Dr. Isabell Aznarez discussed the disease areas that Stoke Therapeutics is focusing on, using ASOs to restore protein levels. She highlighted the challenge of selecting the right target, noting that if the correct target is identified, the drug is likely to be successful. She emphasized the importance of tissue delivery and discussed the dual aspects of ASOs, which can benefit patients but also have potential side effects. She cited SPINRAZA® (nusinersen), a drug that treats SMA in children and adults, as an example. In summary, Dr. Aznarez mentioned that Stoke is continually expanding and seeking new technologies rather than limiting itself to current ones.
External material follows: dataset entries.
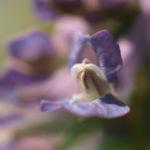 Gefingerter Lerchensporn Bluete lila Corydalis solida 02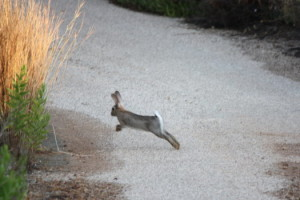 Run rabbit, run rabbit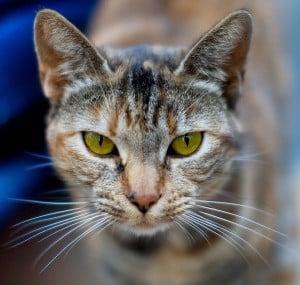 Cat story expat stories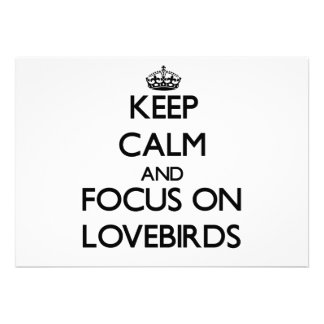 Keep Calm and focus on Lovebirds Custom Invites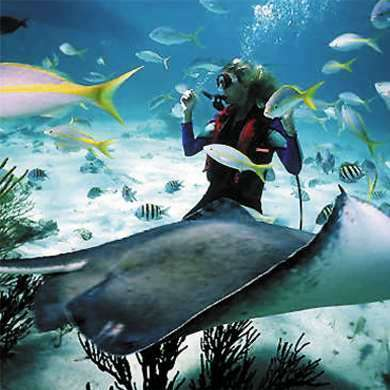 Diving Boracay
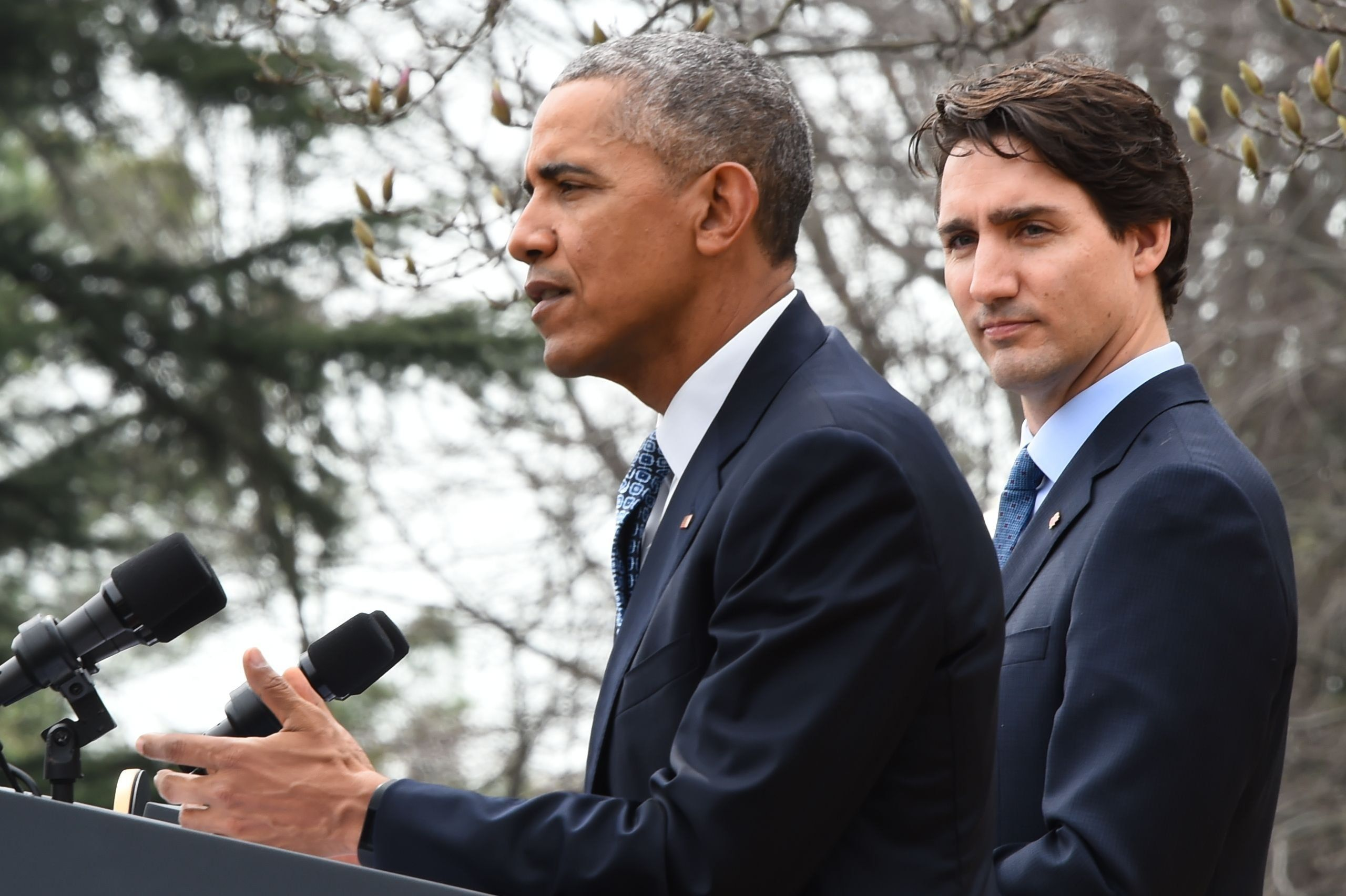 US President Barack Obama (R) and Canada's Prime Minister Justin Trudeau hold a press conference in the Rose Garden of the White  House on March 10, 2016 in Washington, DC. / AFP / Jim Watson        (Photo credit should read JIM WATSON/AFP/Getty Images)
Dr. Paul Nioi shared Alnylam’s siRNA programs and CNS delivery technology. He observed that Alnylam’s pipeline is diversifying and excitingly announced that multiple new therapeutic areas and pipelines will be launched by 2025. The company aims to administer the first dose to patients suffering from Huntington’s disease by 2025.

Mr. Jay Stella discussed the two platforms that Strand Therapeutics has developed and the next generation of programmable mRNA technology. He provided examples of recent developments in the field of RNA therapeutics. Jay believes that two of the most critical factors for a successful drug are the ability to manufacture the drug at very high purity and generating compelling clinical data.

Dr. Simon Xi from Rgenta Therapeutics shared his professional experiences and observations. He mentioned that RNA is easy to target with small molecules and can be used in many neuroscience disease areas like Alzheimer’s and Huntington’s diseases. However, the challenge lies in targeting RNA due to its dynamic nature and the complexity added by thousands of available proteins. Rgenta Therapeutics is focusing on correcting gene splicing to help treat diseases like Alzheimer’s.

Dr. Kasper Roet from QurAlis shared how he co-founded the company with the goal of helping patients suffering from life-shortening diseases. QurAlis currently has three programs targeting ALS. He mentioned that for a startup like QurAlis to survive, sustain, and expand, it needs to focus on two pillars: financials and R&D. Dr. Roet is confident about QurAlis’ programs and  outcomes as they understand the muscle loss in ALS patients and aim to treat it effectively.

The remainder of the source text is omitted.